Reflection: The viewers I had (mostly viewed this over the phone due to lockdown), but I had my children and a friend looking at it. Most comments were that it was like telling a story, a narrative about myself. Many admired the details and patience in cutting each cup individually and the variety of patterns and subjects in them. I have chosen a cup of tea as a start of a conversation. In many places around the world people start a conversation over a cup of tea, or coffee. The cup of tea simbolizes taking the time to listen, to talk, to look at things together.A cup of tea is always an invitation to relax, enjoy reflection time alone or with friends. It is comforting, joyful, meaningful. It is a ritual done alone or in a group in many cultures around the world. The cup itself is also relevant to some people. Some like in a mug, or a pretty cup, or a pottery special made tea cup like in Japan. The cup can be special for many reasons: a gift from someone, the imprint in it, the material made of, the brand, the size… My narrative is about myself and my path through life and art. From markers, to watercolour, chinese ink, pencil, charcoal, soft pastel, oil crayon, acrylics, origami paper, writings, photos of my loved ones, places that matter to me, where I come from, textures, artists that I admire mostly and patterns…. They might be too busy, too much to read.
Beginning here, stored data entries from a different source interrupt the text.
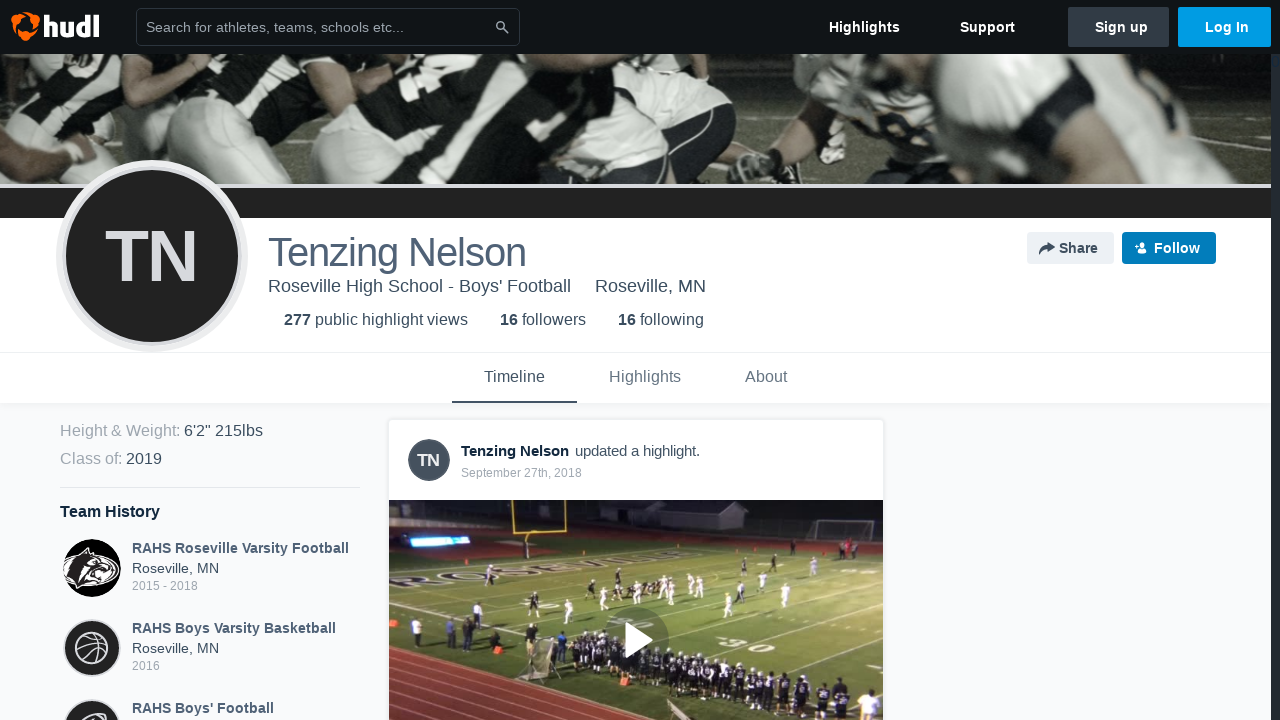

--- FILE ---
content_type: text/html; charset=utf-8
request_url: https://www.google.com/recaptcha/api2/aframe
body_size: 265
content:
<!DOCTYPE HTML><html><head><meta http-equiv="content-type" content="text/html; charset=UTF-8"></head><body><script nonce="9pUnb4kzNsb6nsh-oWbyGQ">/** Anti-fraud and anti-abuse applications only. See google.com/recaptcha */ try{var clients={'sodar':'https://pagead2.googlesyndication.com/pagead/sodar?'};window.addEventListener("message",function(a){try{if(a.source===window.parent){var b=JSON.parse(a.data);var c=clients[b['id']];if(c){var d=document.createElement('img');d.src=c+b['params']+'&rc='+(localStorage.getItem("rc::a")?sessionStorage.getItem("rc::b"):"");window.document.body.appendChild(d);sessionStorage.setItem("rc::e",parseInt(sessionStorage.getItem("rc::e")||0)+1);localStorage.setItem("rc::h",'1768841374477');}}}catch(b){}});window.parent.postMessage("_grecaptcha_ready", "*");}catch(b){}</script></body></html>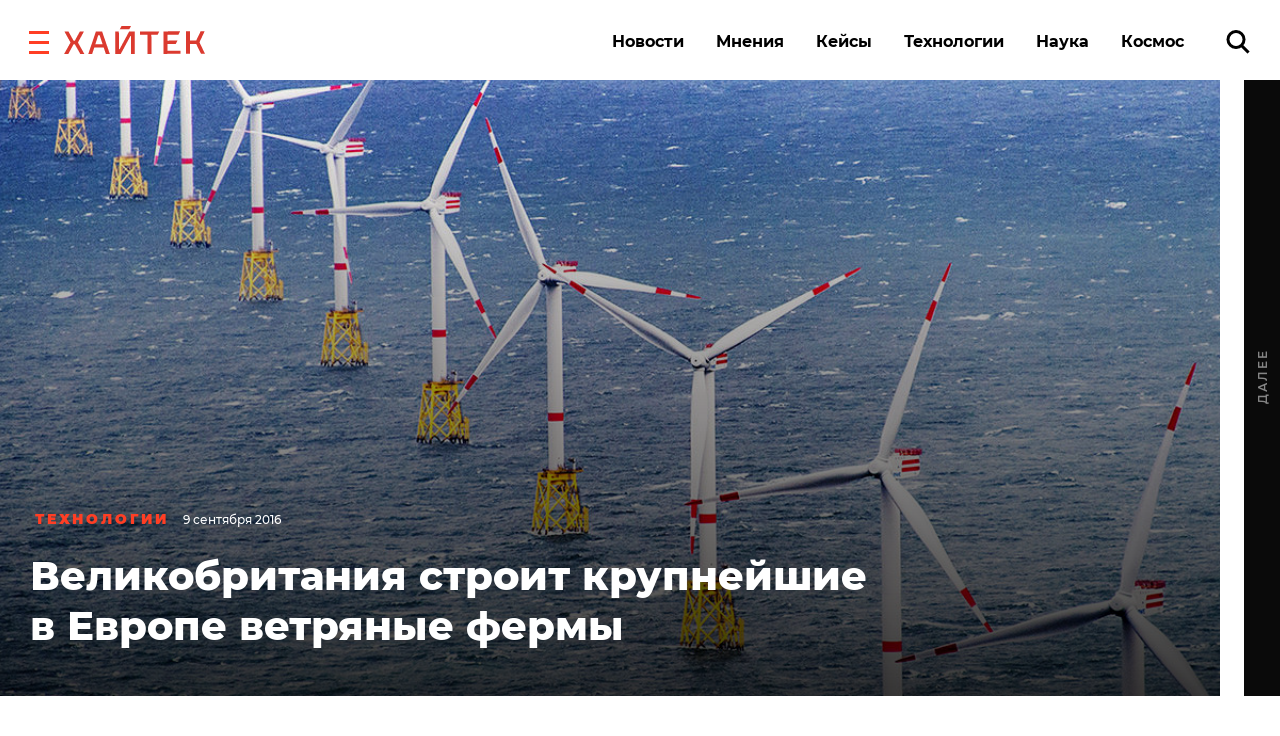

--- FILE ---
content_type: application/javascript
request_url: https://smi2.ru/counter/settings?payload=CK6iAxiXnYCywTM6JDk5Mzc1ZDkwLTNlNmQtNDA5NC1hNDQ4LTY3ZGM5NTBjYTA2Yg&cb=_callbacks____0ml2wnprz
body_size: 1517
content:
_callbacks____0ml2wnprz("[base64]");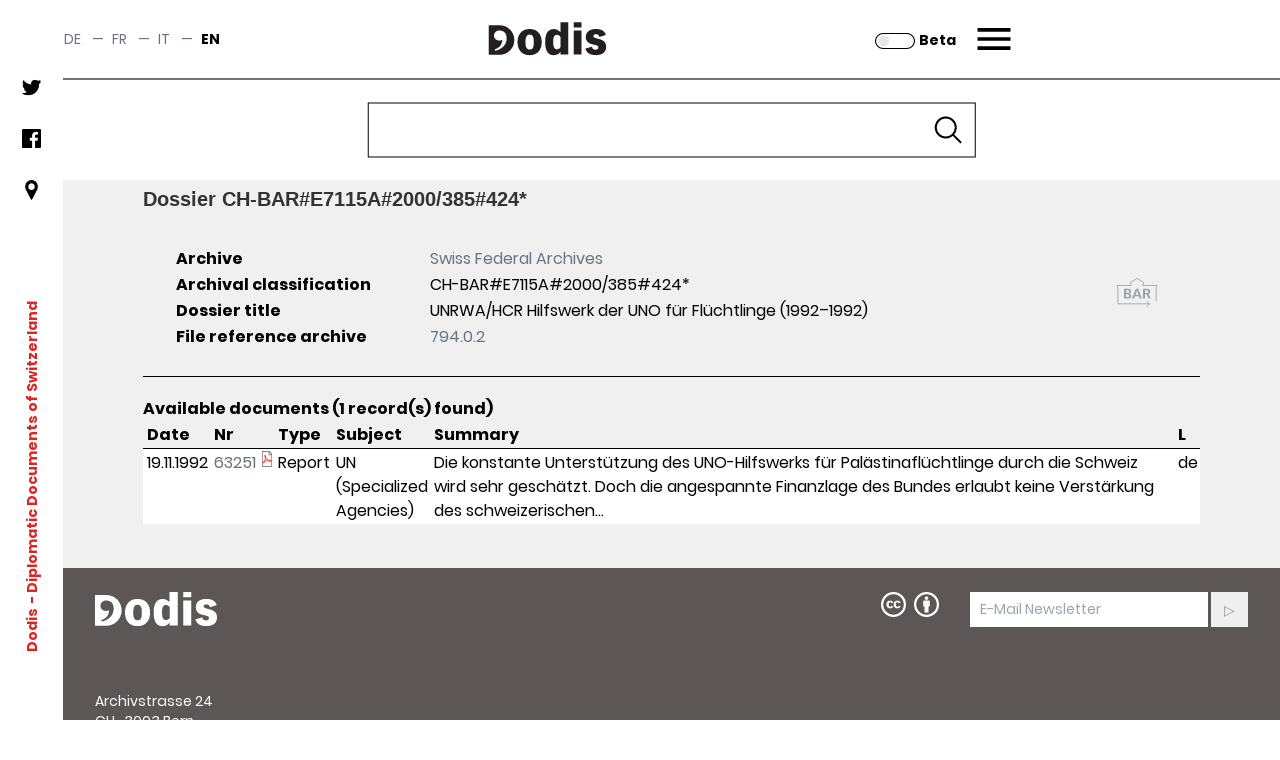

--- FILE ---
content_type: text/css
request_url: https://assets.dodis.ch/sites/default/files/fontyourface/local_fonts/poppins_medium_500/font.css
body_size: -2
content:
@font-face {
font-family: 'Poppins, sans-serif';
font-weight: 500;
font-style: normal;
src: url('font.woff') format('woff');
font-display: auto;
}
If I had to do it again I would have done different selections of objects such as tea pots, tea cups, mugs, cups, and each selection would approach a different narrative: subconscious expression, people, feelings, concepts of art etc. This piece of work is just who I am. Many things wonders in my mind at the same time, all the time. There are many things I like, many things I talk about when with friends.